Most teams do not run these experiments, either because they lack the traffic volume to produce statistically significant results or because the commitment to pausing spend for testing is difficult to justify internally. The result is an industry that reports attribution data with high confidence and low accuracy — which may be worse than reporting with acknowledged uncertainty, because confident but inaccurate signals produce confident but wrong decisions.

The right posture toward attribution is informed scepticism: use the available models, understand what each one cannot see, and treat the outputs as directional inputs to decisions rather than definitive answers. The teams that compound performance over time are not the ones with the most sophisticated attribution setup. They are the ones most honest about what their measurement can and cannot tell them.

If you are questioning whether your current attribution setup is producing reliable signals, or want help building a measurement approach that calibrates platform data against revenue reality, Kaliber works with brands on this. Reach out at kaliber.asia/contact.

Frequently Asked Questions

What is marketing attribution?

Marketing attribution is the process of assigning credit for a conversion to the marketing touchpoints that preceded it.
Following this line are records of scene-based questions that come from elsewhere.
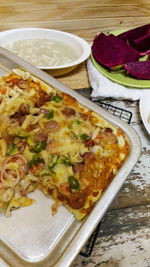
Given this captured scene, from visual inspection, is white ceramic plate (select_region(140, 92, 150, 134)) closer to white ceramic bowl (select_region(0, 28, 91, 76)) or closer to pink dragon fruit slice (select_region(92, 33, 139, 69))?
pink dragon fruit slice (select_region(92, 33, 139, 69))

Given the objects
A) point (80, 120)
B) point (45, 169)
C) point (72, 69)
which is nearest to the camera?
point (45, 169)

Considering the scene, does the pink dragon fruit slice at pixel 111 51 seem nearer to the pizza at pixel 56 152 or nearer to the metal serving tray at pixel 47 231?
the pizza at pixel 56 152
Attribution models range from simple, last-click assigns all credit to the final interaction, to complex, data-driven models use machine learning to distribute credit probabilistically. All models are tools for understanding approximately where marketing is producing outcomes, not instruments for measuring precise causality.

What is the best marketing attribution model?

There is no universally best model. Last-click is operationally simple but systematically over-credits bottom-funnel channels. Data-driven is more sophisticated but requires sufficient data volume and is built by platforms with conflicting incentives. For most businesses, the most reliable approach is triangulation: using platform attribution for within-channel decisions, revenue data as a calibration check, and periodic holdout testing for major channel decisions. No model should be treated as ground truth.

Why does last-click attribution cause problems?

Last-click attributes 100% of conversion credit to the final touchpoint, systematically ignoring all earlier brand interactions that built the awareness and intent the final channel harvested. Over time, this drives budget toward paid search and retargeting and away from the brand activity generating warm audiences. The performance of those bottom-funnel channels holds until the warm audience pool depletes, at which point attribution has already obscured the connection between the earlier budget decision and the current performance decline.

What is incremental attribution and why does it matter?

Incremental attribution attempts to measure which conversions were caused by advertising, rather than which conversions happened to be touched by advertising. The distinction is critical: standard attribution counts all conversions in a channel's attribution window, including those that would have occurred organically. Incremental measurement, derived from holdout experiments or geo-based lift tests, isolates the advertising effect. The gap between attributed and incremental conversions is frequently large, suggesting that a significant portion of attributed conversions would have occurred without the ad.

How do privacy changes affect marketing attribution?

Privacy restrictions, including iOS consent changes, third-party cookie deprecation, and expanding consent requirements across markets, are progressively reducing the trackable signal that multi-touch attribution models depend on. The observable portion of the customer journey is shrinking, and the reduction is systematic rather than random: brand and upper-funnel touchpoints, which often generate impressions without clicks, are disproportionately invisible to tracking. Attribution models built on increasingly incomplete data produce increasingly unreliable outputs, even when confidence in those outputs remains unchanged.